Hypothermia can be preventable if you are prepared while you travel around Australia. Every couple of years we read in the Australian newspapers about people getting stuck in the snow or lost in the victorian High country. There are areas in Australia where its easy to suffer from hypothermia such as traveling in the Australian Alps or the Tasmanian Wilderness unprepared. Even the deserts in Central Australia get down to 0 degrees Celsius in winter.
Hypothermia is the dangerous lowering of the body’s core temperature and can happen when you’re wearing inappropriate clothing in a cold environment, being inactive in a cold environment or finding yourself in an extremely cold environment ill prepared. Hypothermia can be exacerbated by being wet, exposed to wind or loss of blood. Personally, I would be more worried about the loss of blood!
This photo below was taken when we got stuck in the Victorian High Country. Even though we had to sleep in the snow, we had a warm fire and sleeping gear to get us through the night. Note the swag under the rear of the car and a tarp over us to keep the snow from falling on the swags. Ashley, 10 at the time slept in the warmth of the car and out of the wind while my brother Tim and I slept in the swags on the ground.
The main heat loss areas on the body are the head, neck, chest and the groin and are important to keep warm. I’m not sure how the groin becomes cold unless its unfortunately dunked in freezing cold water (ever swam in the high country creeks?!!) but its important to keep the head and neck warm in cold weather. As the body cools down, there is reduced blood flow to the feet, limbs and face and this will be the first place where the person will begin to feel the early signs of hypothermia. Most people wont notice the early signs until they become weak and disorientated.
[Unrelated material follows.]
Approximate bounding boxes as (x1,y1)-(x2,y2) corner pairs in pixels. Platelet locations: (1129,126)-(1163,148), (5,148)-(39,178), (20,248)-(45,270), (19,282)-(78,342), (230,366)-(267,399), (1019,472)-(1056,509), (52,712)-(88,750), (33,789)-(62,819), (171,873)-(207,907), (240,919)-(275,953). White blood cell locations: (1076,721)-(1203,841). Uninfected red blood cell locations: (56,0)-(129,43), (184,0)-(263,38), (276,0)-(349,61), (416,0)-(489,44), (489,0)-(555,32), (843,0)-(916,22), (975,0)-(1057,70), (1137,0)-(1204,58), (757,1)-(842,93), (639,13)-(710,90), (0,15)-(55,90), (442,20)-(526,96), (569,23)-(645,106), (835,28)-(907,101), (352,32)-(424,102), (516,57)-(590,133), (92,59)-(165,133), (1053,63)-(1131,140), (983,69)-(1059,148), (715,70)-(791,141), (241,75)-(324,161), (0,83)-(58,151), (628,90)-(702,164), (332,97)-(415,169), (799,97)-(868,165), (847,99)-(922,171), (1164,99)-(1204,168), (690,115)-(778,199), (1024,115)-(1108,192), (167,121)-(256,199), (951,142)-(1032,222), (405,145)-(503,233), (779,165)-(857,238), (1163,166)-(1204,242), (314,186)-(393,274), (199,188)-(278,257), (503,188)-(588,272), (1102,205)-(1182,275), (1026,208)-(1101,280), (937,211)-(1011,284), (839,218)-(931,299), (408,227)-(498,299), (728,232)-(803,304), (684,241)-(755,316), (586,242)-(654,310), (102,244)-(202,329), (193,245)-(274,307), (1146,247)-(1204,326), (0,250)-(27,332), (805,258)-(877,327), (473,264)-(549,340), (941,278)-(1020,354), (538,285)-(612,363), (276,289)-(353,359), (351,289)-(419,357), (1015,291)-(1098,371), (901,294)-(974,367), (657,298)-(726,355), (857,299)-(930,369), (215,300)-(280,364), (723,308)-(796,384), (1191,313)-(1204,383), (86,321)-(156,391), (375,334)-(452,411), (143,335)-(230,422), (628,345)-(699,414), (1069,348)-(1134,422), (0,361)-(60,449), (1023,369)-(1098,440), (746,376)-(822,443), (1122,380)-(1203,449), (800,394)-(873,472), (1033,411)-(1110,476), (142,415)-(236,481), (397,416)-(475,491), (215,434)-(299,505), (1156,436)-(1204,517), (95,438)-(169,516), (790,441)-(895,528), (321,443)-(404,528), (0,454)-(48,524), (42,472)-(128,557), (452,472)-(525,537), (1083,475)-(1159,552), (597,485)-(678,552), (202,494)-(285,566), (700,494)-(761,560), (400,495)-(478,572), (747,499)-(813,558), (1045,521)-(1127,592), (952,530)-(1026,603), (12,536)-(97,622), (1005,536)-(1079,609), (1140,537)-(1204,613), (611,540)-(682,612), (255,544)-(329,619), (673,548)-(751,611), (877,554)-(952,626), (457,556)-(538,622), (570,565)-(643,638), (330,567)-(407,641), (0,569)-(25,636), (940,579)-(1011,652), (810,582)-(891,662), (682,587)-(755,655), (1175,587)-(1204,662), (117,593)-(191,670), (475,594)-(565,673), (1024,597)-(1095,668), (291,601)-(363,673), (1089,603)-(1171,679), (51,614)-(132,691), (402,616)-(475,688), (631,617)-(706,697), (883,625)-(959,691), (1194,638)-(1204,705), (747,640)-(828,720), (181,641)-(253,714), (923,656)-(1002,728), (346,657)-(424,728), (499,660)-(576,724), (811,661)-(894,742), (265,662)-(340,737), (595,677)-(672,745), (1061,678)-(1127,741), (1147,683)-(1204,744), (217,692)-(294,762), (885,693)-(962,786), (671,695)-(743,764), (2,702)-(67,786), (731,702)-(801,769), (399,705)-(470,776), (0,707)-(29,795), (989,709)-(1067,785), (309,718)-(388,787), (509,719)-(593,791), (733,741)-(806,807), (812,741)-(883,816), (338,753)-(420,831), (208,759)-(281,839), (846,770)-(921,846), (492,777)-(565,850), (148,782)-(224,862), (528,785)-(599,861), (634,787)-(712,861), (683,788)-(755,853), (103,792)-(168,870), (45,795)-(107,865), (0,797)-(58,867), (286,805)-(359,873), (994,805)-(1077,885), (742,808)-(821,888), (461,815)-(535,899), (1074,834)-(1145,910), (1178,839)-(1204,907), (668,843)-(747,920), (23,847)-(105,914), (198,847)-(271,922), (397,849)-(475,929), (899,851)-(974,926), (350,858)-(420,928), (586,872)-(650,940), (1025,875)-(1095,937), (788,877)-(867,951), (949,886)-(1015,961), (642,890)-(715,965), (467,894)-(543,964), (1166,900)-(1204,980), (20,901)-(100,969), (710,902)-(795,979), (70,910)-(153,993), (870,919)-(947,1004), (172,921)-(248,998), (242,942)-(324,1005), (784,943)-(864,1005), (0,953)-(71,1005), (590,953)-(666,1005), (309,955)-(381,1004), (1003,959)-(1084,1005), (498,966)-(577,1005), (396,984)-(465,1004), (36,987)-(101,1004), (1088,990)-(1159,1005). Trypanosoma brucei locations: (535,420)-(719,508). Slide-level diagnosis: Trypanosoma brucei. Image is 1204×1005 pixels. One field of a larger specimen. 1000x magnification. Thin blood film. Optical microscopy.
Prevention is much easier than cure so being prepared is vital. Ensuring you take warm clothes, eat well, stay dry and not falling overboard while doing a Sydney to Tasmania Yacht race will minimise the risk of hypothermia.
If a person in your group develops early signs of hypothermia, get them dry and warm as quickly as possible. Do not give alcohol to them or rub their limbs to warm them up. The best idea if possible is to put them into a good quality sleeping bag fully clothed ensuring that their head is covered.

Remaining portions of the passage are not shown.